* _ENTRIES SUPPLIED_:
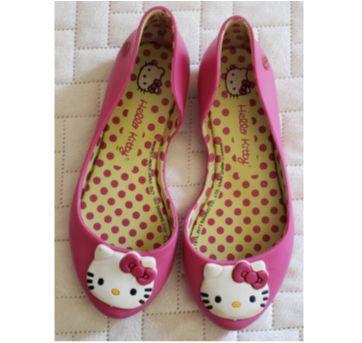 Melissa Hello Kitty n28 - 28 - Melissa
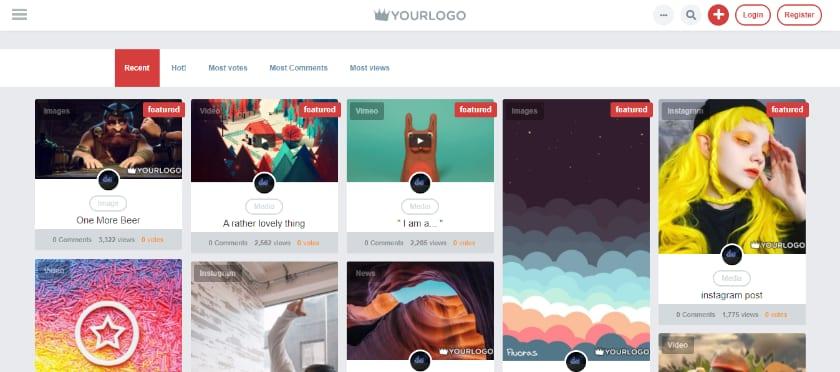 KingMedia screenshot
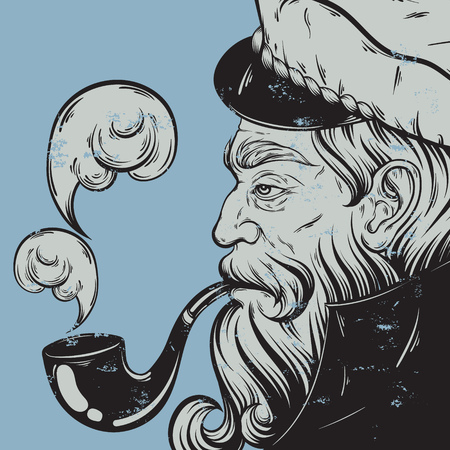 Vector hand drawn illustration of captain with pipe. Tattoo artwork in realistic style. Template for card, poster, banner, print for t-shirt, coloring books.  イラスト・ベクター素材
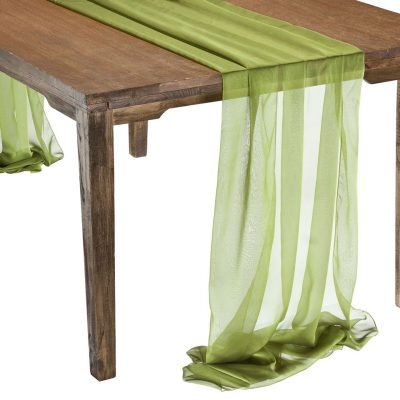 This elegant Leaf Graceful table drape is one of several unique Gracefuls available in the Fabulous Events selection of table drapes and other linen rentals. Use it to create effortless beauty for your tables, and combine it with our other linen designs for a truly original theme. Rent it here today. 877-200-2424
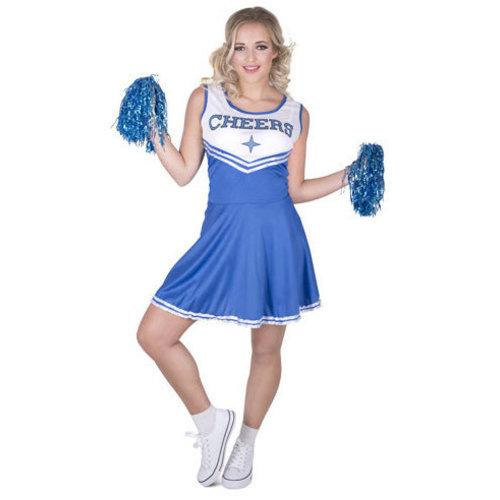 Cheerleader blue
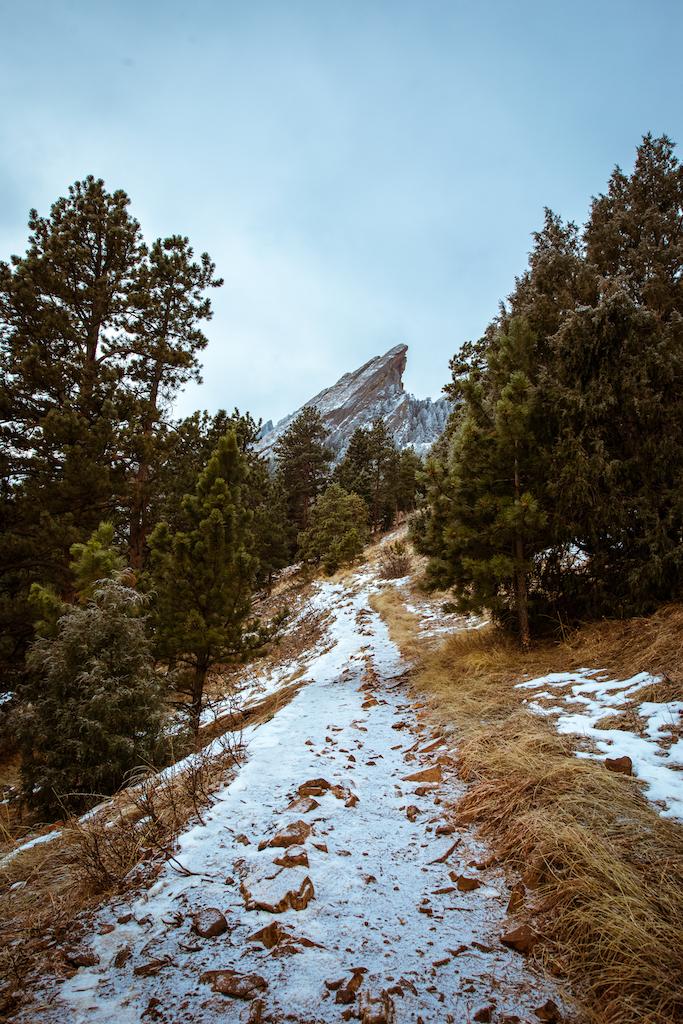 Flatiron Trail.jpg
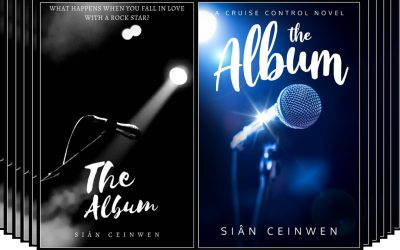Evolution of a cover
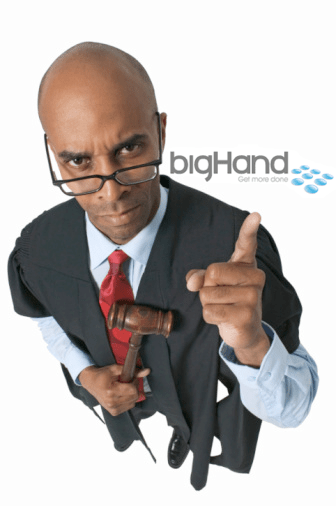 BigHand Legal Digital Dictation Transcription Workflow Solution Australia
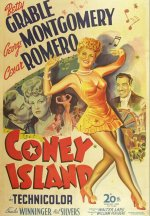 Coney Island [1943] dvd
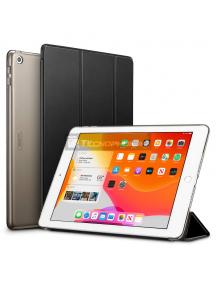 """Funda libro ESR Yippee iPad 10.2"""" 2019 7ª generación negra"""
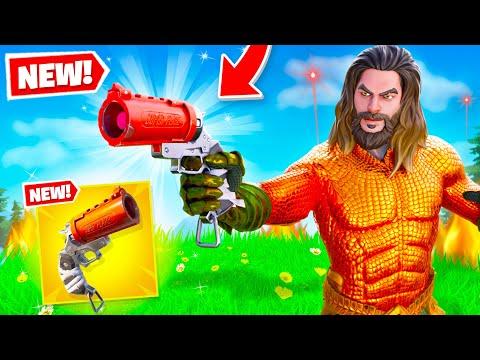 *NEW* FLARE GUN Is OP In Fortnite! (NEW UPDATE)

* _WORK TASK_: Every entry must be written out exactly, with all pictures left out.

* _OUTPUT BELOW_:
 Melissa Hello Kitty n28 - 28 - Melissa
 KingMedia screenshot
 Vector hand drawn illustration of captain with pipe. Tattoo artwork in realistic style. Template for card, poster, banner, print for t-shirt, coloring books.  イラスト・ベクター素材
 This elegant Leaf Graceful table drape is one of several unique Gracefuls available in the Fabulous Events selection of table drapes and other linen rentals. Use it to create effortless beauty for your tables, and combine it with our other linen designs for a truly original theme. Rent it here today. 877-200-2424
 Cheerleader blue
 Flatiron Trail.jpg
Evolution of a cover
 BigHand Legal Digital Dictation Transcription Workflow Solution Australia
 Coney Island [1943] dvd
 """Funda libro ESR Yippee iPad 10.2"""" 2019 7ª generación negra"""
 *NEW* FLARE GUN Is OP In Fortnite! (NEW UPDATE)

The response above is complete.